This project demonstartes how one can leverage the power of pytorch combined with Nvidia GPU to speed up the neural network training process drastically.
For this I had used the NYC Taxi Fares dataset from kaggle.
The Kaggle competition provides a dataset with about 55 million records. The data contains only the pickup date & time, the latitude & longitude (GPS coordinates) of the pickup and dropoff locations, and the number of passengers. It is up to the contest participant to extract any further information.
For this exercise I've reduced the dataset down to just 120,000 records from April 11 to April 24, 2010. The records are randomly sorted.
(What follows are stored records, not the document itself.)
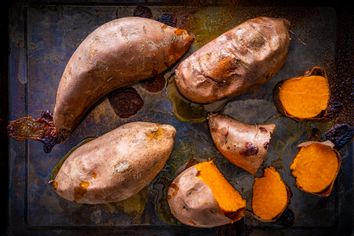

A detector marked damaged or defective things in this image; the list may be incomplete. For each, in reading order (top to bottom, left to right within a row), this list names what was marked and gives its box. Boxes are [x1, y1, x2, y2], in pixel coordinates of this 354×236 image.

burnt oil stain [109, 87, 145, 118]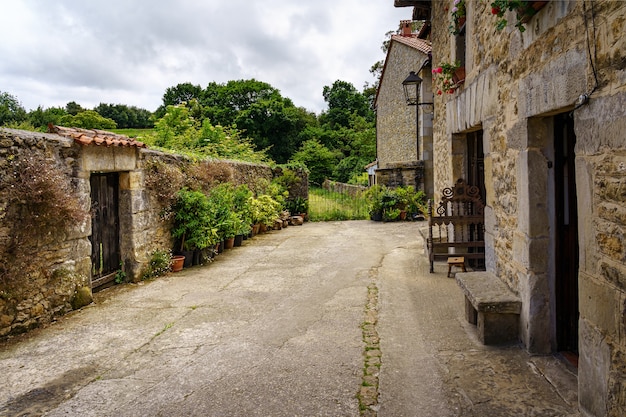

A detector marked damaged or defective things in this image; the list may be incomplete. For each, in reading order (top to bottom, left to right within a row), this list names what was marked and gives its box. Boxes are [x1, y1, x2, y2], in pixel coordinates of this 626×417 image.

cracked pavement [0, 219, 576, 414]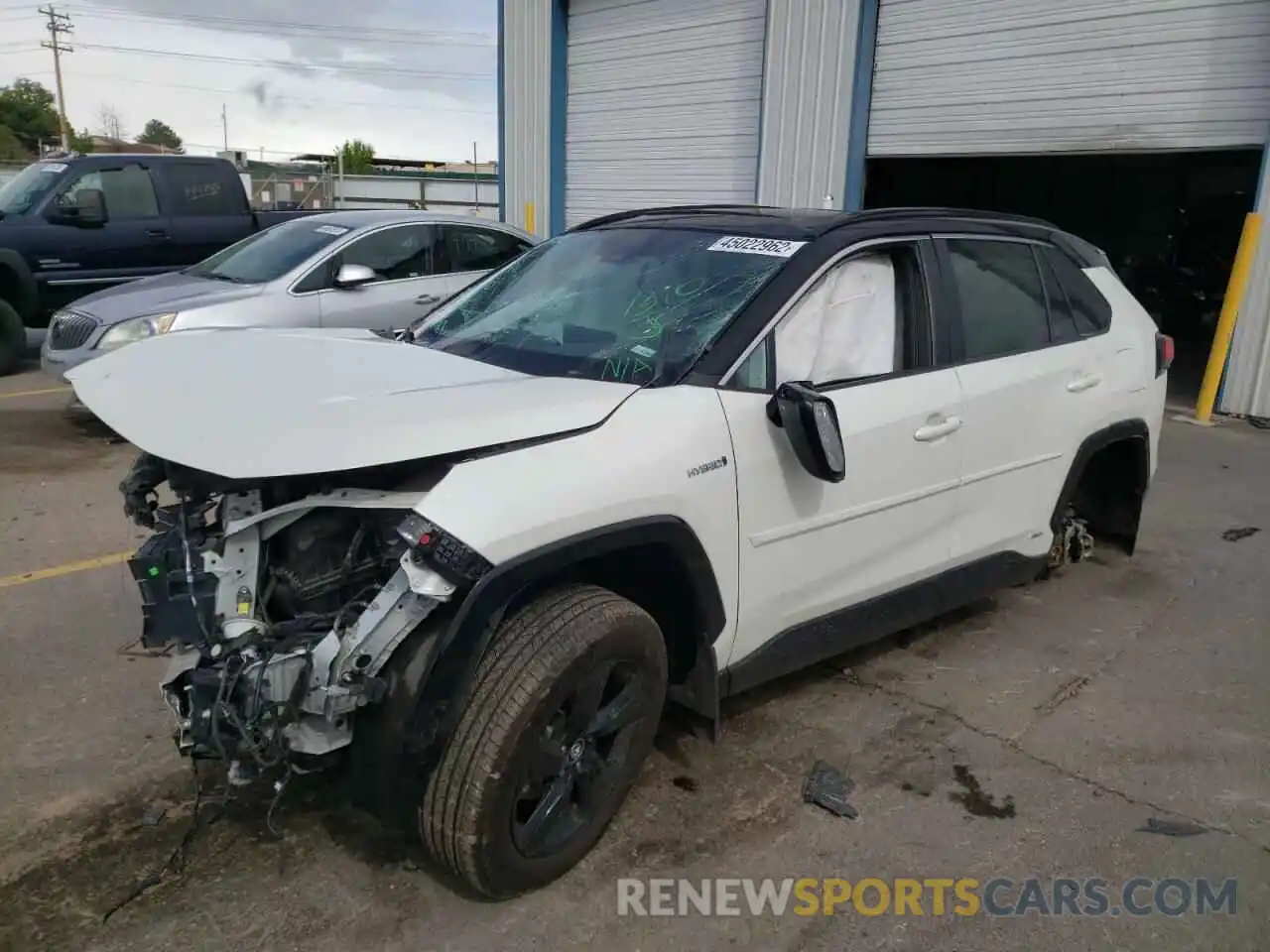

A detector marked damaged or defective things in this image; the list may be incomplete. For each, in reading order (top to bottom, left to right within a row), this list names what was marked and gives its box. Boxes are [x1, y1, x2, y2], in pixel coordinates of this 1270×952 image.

crumpled hood [66, 270, 265, 327]
cracked windshield [416, 225, 787, 383]
crumpled hood [65, 327, 640, 479]
headlight area damage [119, 451, 484, 786]
damaged front end [119, 454, 484, 791]
crack in pavement [853, 680, 1270, 858]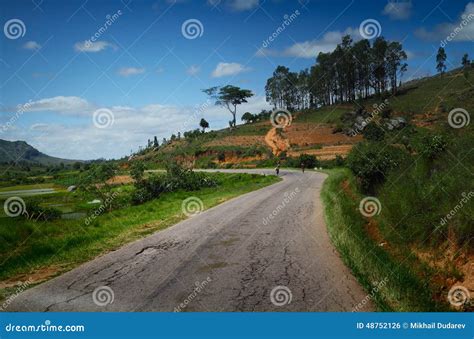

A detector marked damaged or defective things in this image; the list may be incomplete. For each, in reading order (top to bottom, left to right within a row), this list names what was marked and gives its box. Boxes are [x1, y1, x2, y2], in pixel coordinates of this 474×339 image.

cracked asphalt road [5, 170, 372, 314]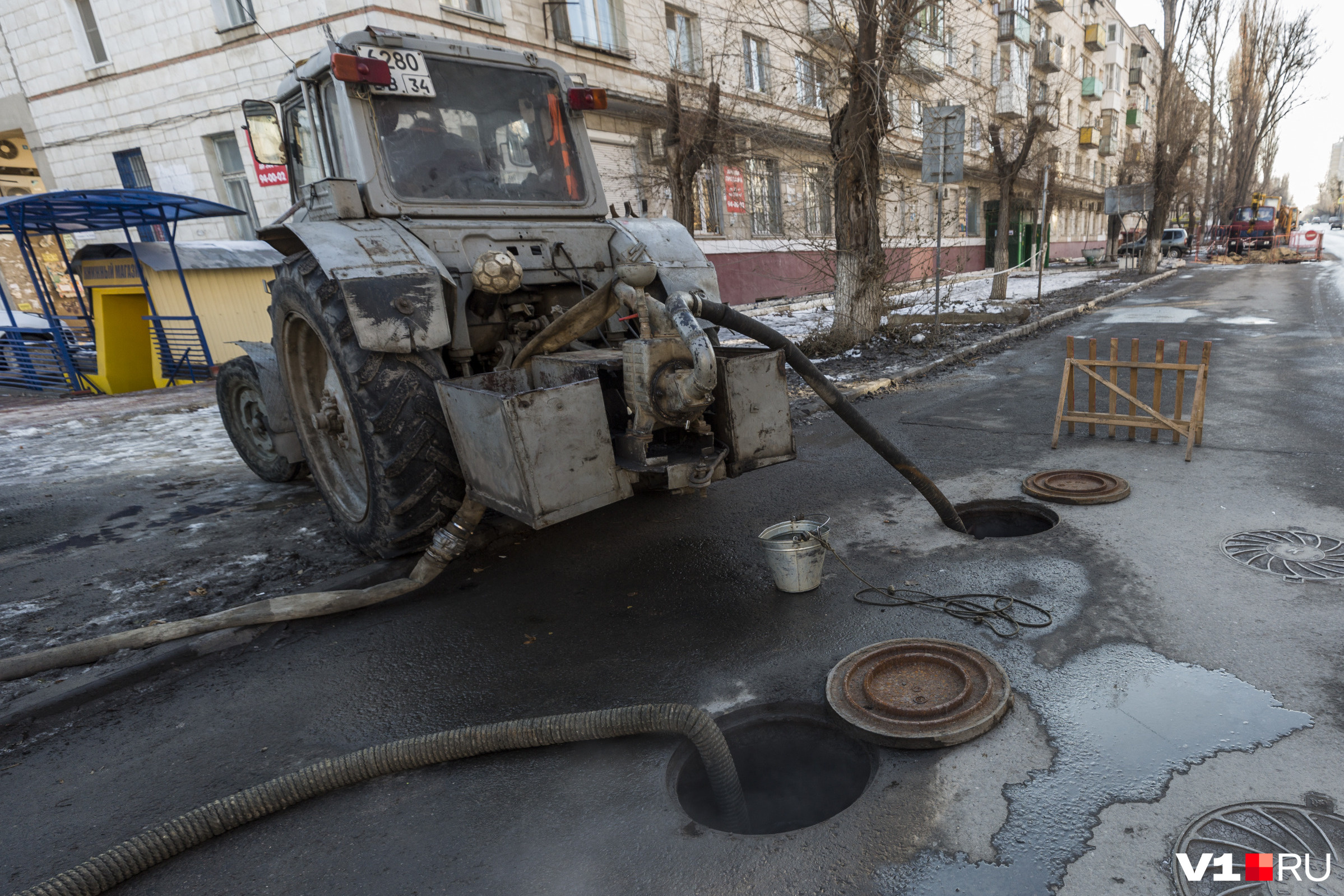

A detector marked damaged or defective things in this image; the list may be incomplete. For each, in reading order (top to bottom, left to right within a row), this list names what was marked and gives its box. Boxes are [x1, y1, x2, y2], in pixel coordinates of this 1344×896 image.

rusty manhole cover [1021, 470, 1129, 505]
rusty manhole cover [1225, 529, 1344, 586]
rusty manhole cover [822, 637, 1011, 752]
rusty manhole cover [1172, 800, 1338, 892]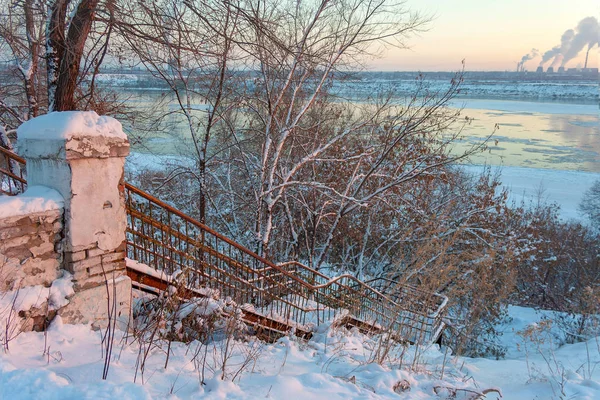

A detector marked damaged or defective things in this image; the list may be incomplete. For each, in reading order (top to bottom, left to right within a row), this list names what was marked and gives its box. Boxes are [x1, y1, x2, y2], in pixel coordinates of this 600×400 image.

rusty metal railing [0, 147, 26, 197]
rusty metal railing [1, 146, 446, 344]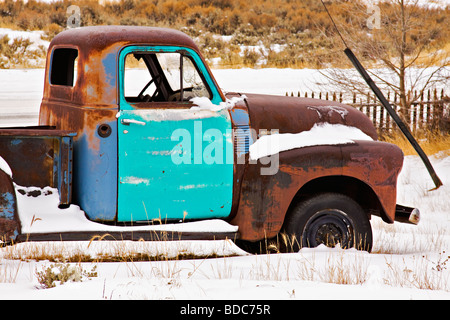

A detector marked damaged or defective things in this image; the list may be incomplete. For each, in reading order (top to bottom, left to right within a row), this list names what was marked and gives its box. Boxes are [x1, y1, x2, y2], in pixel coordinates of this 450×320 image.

rusty pickup truck [0, 26, 418, 251]
rusted hood [236, 91, 380, 139]
rusted fender [0, 169, 20, 241]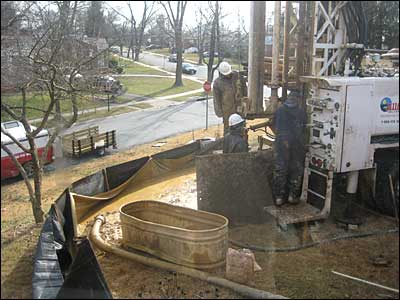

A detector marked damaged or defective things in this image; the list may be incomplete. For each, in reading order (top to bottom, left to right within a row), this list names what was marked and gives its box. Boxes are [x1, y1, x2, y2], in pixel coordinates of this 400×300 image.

rusty metal trough [119, 200, 228, 268]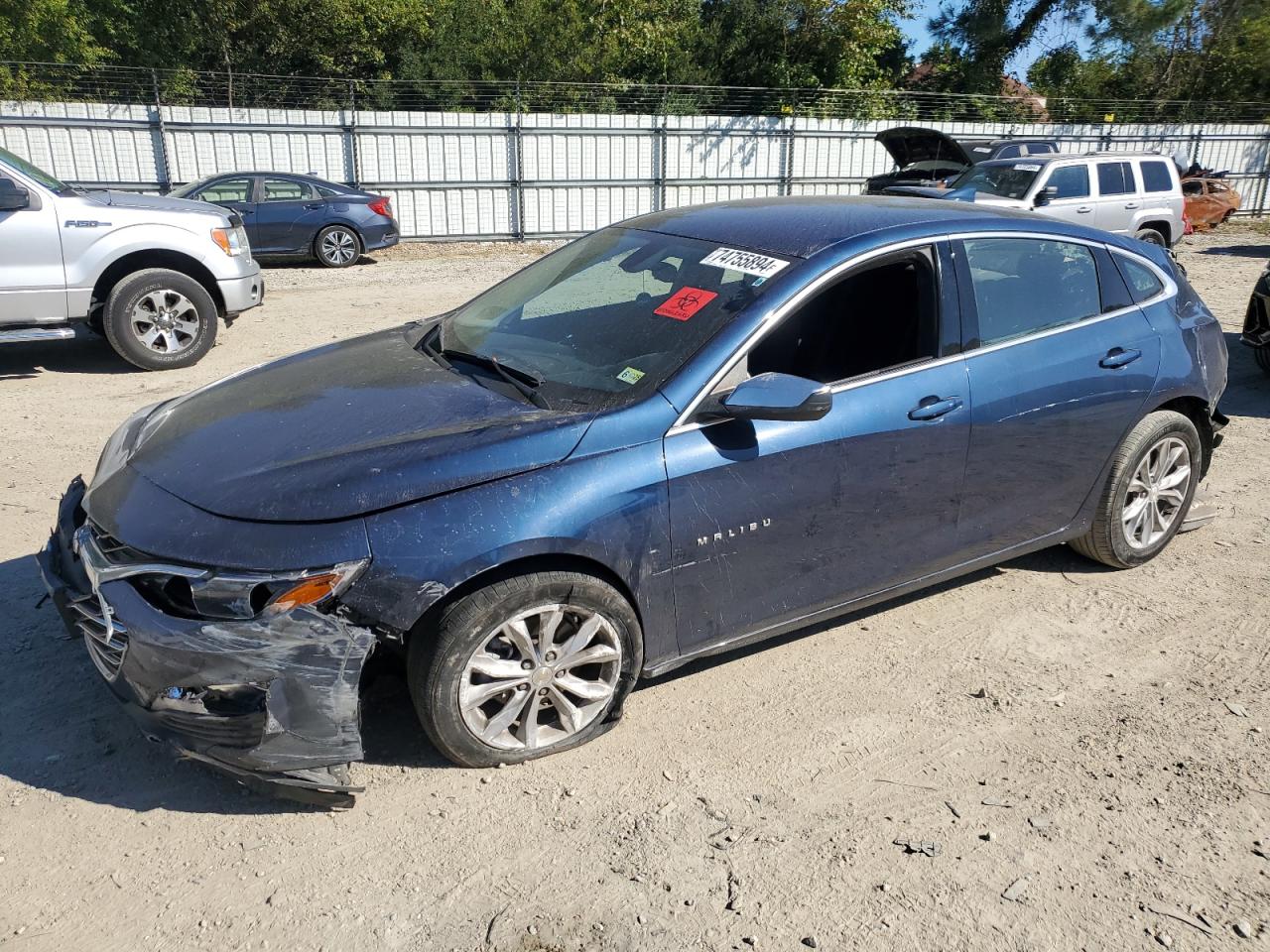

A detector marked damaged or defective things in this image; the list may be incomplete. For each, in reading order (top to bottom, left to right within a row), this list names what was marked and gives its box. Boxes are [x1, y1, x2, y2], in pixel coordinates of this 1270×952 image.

dented hood [126, 327, 591, 523]
detached bumper piece [36, 474, 370, 807]
damaged front bumper [37, 477, 373, 807]
broken headlight [131, 563, 370, 622]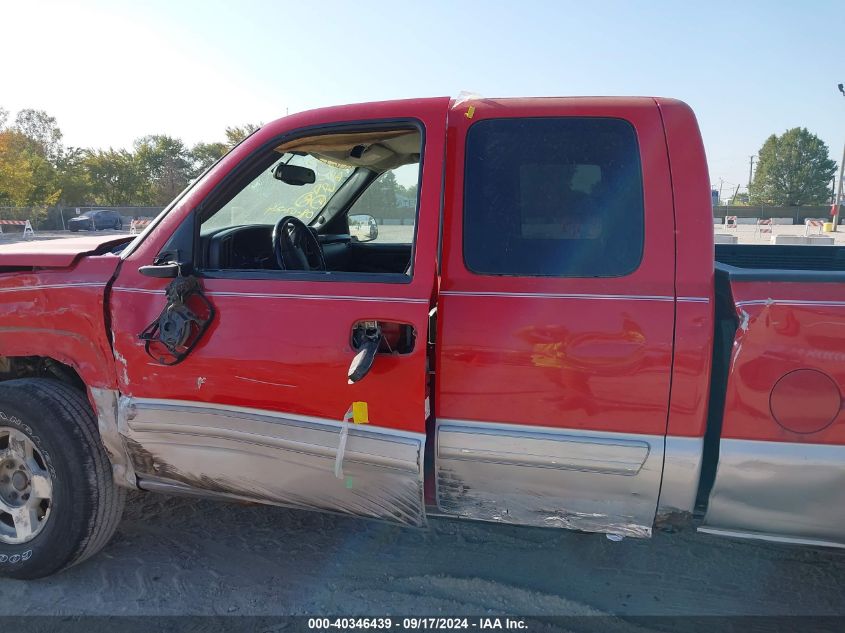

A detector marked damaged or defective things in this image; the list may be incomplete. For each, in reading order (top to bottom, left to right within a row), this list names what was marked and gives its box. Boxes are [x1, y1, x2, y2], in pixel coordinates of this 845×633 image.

damaged red truck body [1, 94, 844, 576]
The folder contains the below mentioned files and subfolder:-
i. Data Folder :- The training data in the folder named Data. This file is in csv format.
ii. Data_Preprocessing.py :- This file contains the preprocessing steps. It performs 3 main steps as described below:-
STEP I. Calculate the haversine distance between two coordinates. The formula for haversine distance can be found in the wikipedia link https://en.wikipedia.org/wiki/Haversine_formula. The distance calcuated is made a new column in the dataframe.
STEP II. Create date time columns. By creating a datetime object, we can extract information like "day of the week", "am vs. pm" etc. Note that the data was saved in UTC time. Our data falls in April of 2010 which occurred during Daylight Savings Time in New York. For that reason, I'll make an adjustment to EDT using UTC-4 (subtracting four hours).
STEP III. Separate Categorical and Continuous columns. We then separate categorical and continuous columns and convert them to tensors so that they can be fed into the pytorch model.
iii. model.py :- This file contains the logic to create a simple pytorch ANN model.
iv. model_training_cpu.ipynb :- This file demonstrates the model training using cpu. It also saves the model weights as a .pt file named TaxiFareRegrModel_cpu.pt.
v. model_training_gpu.ipynb :- This file demonstrates the model training using gpu. It also saves the model weights as a .pt file named TaxiFareRegrModel.pt.
vi. model_prediction.py :- This file can be run from the terminal to get the predicted fare using the trained model. When executed it will ask user questions like pickup latitude and longitude, dropoff latitude and longitude, number of passengers, and pickup date and time after which it gives the predicted fare.